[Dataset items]
########################################
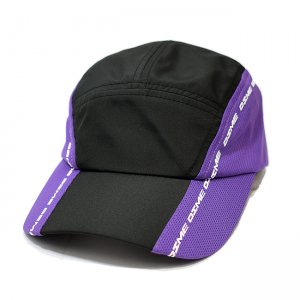 <img class='new_mark_img1' src='//img.shop-pro.jp/img/new/icons5.gif' style='border:none;display:inline;margin:0px;padding:0px;width:auto;' />DIME TURBO HAT / BLACK&PURPLE (ダイム 5パネルキャップ / スポーツキャップ)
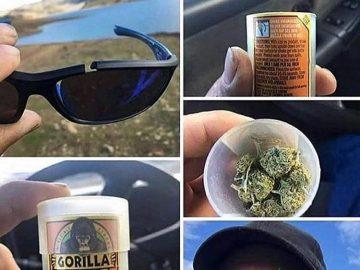 Heheh😏 #lol #memes #stonermemes #potheadhumor #cannabiscommunity #gorillaglue #broken #sunglasses #ganja #420nation #haha #jokes #nshit #hashtags #like4like #followme #f4f #ganjaman #hippie #rainyday via @thedabbinhippie#420Problems, #420funnies, #420memes, #marijuanafunnies,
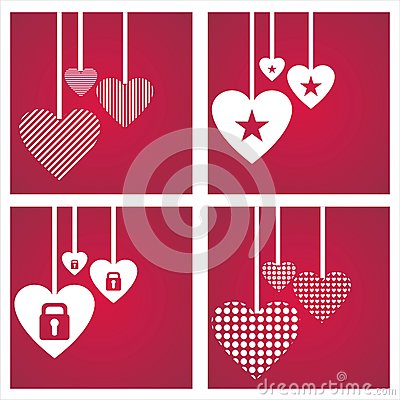 St. valentine s day backgrounds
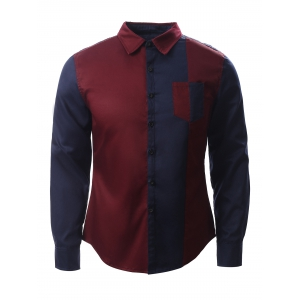 Color Block Splicing Design Turn-Down Collar Long Sleeve Shirt
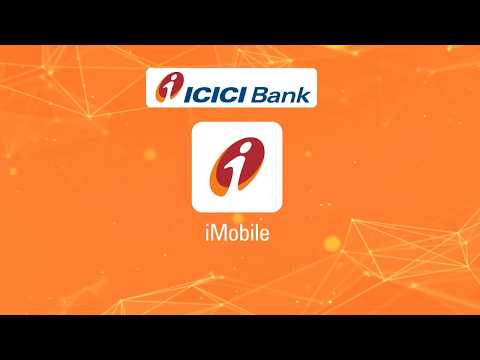 ICICI Bank iMobile - Home Loans (Track loan application and Upload documents)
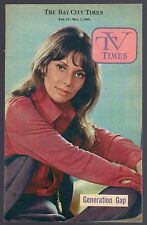1969 TV TIMES GUIDE~TISHA STERLING~DAYS OF OUR LIVES~SUSAN SEAFORTH~JAMES BROWN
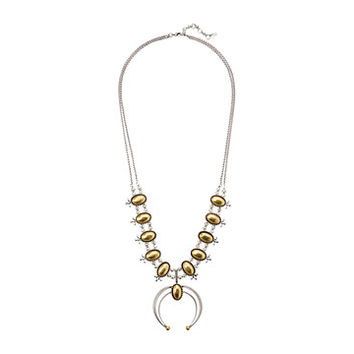 Lucky Brand Squash Blossom Statement Necklace
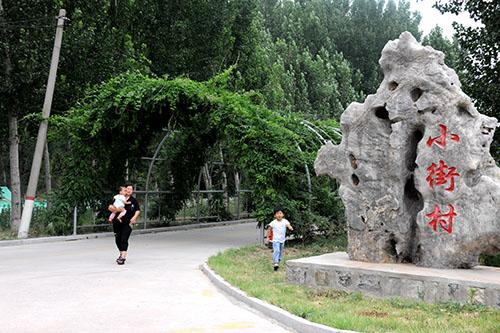 山东滨州:黄河渡口摇身一变成为生态旅游区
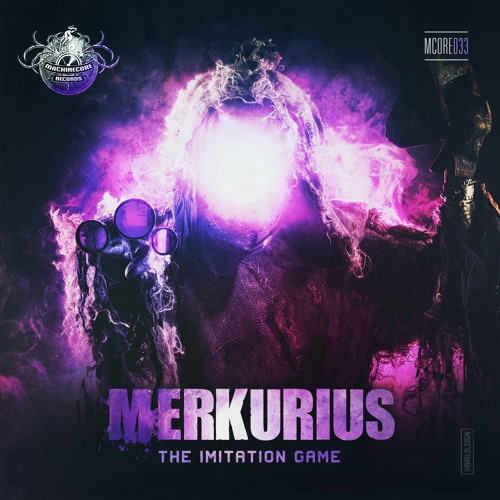 Merkurius - The Imitation Game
########################################
What you will do ->
Please quote the records above exactly, beginning at the line that contains "Lucky Brand Squash" and ending at their last line. Leave the pictures out.

Written answer ->
 Lucky Brand Squash Blossom Statement Necklace
 山东滨州:黄河渡口摇身一变成为生态旅游区
 Merkurius - The Imitation Game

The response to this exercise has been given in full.